**Excerpt provided**
----

Re: SPACE... from Rick Jelliffe on 1996-11-11 (w3c-sgml-wg@w3.org from November 1996)

From: Rick Jelliffe <ricko@allette.com.au>
Date: Mon, 11 Nov 1996 22:39:36 +1100
To: Michael Sperberg-McQueen <U35395@UICVM.UIC.EDU>
CC: W3C SGML Working Group <w3c-sgml-wg@w3.org>
Message-ID: <32871078.1CA3@allette.com.au>

Michael Sperberg-McQueen wrote:

> I18nists, speak up now.  Reduce them all or not?  In favor:  it's
> simple behavior, it is easily understood, and all white space is
> treated the same.  Against:  well, I don't know whether there is any
> argument against, that's what I am asking:  *is* there an argument
> against?  Is the distinction between SPACE, half-width space,
> en-space, em-space, double-width space, zenkaku space, etc., to be
> preserved in a way that the distinction between SPACE and TAB is not
> preserved?

----

**Records provided**
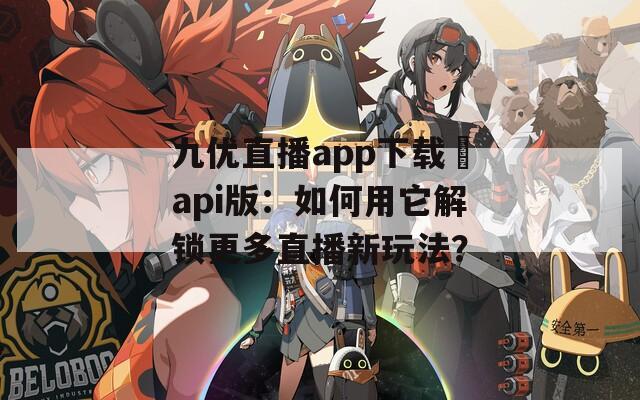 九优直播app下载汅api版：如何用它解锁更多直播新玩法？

----

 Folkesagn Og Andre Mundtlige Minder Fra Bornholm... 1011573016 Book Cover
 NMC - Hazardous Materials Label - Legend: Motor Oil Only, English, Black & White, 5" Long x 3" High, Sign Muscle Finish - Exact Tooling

----

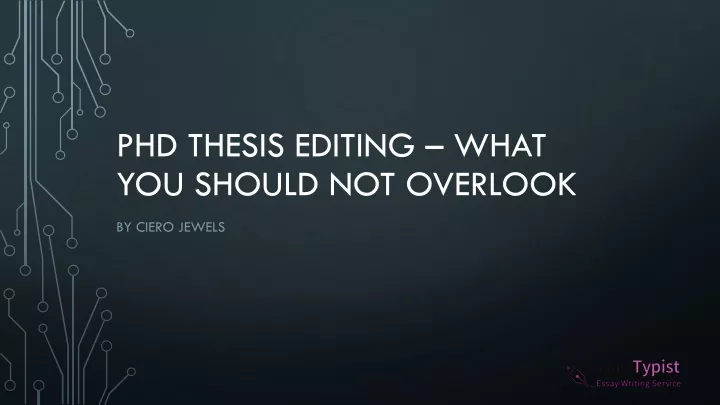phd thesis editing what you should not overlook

----

**Exercise prompt**
In the mailing-list post, which reasons does Michael Sperberg-McQueen give in favor of reducing all white space?

**Problem solution**
It is simple behavior, it is easily understood, and all white space is treated the same.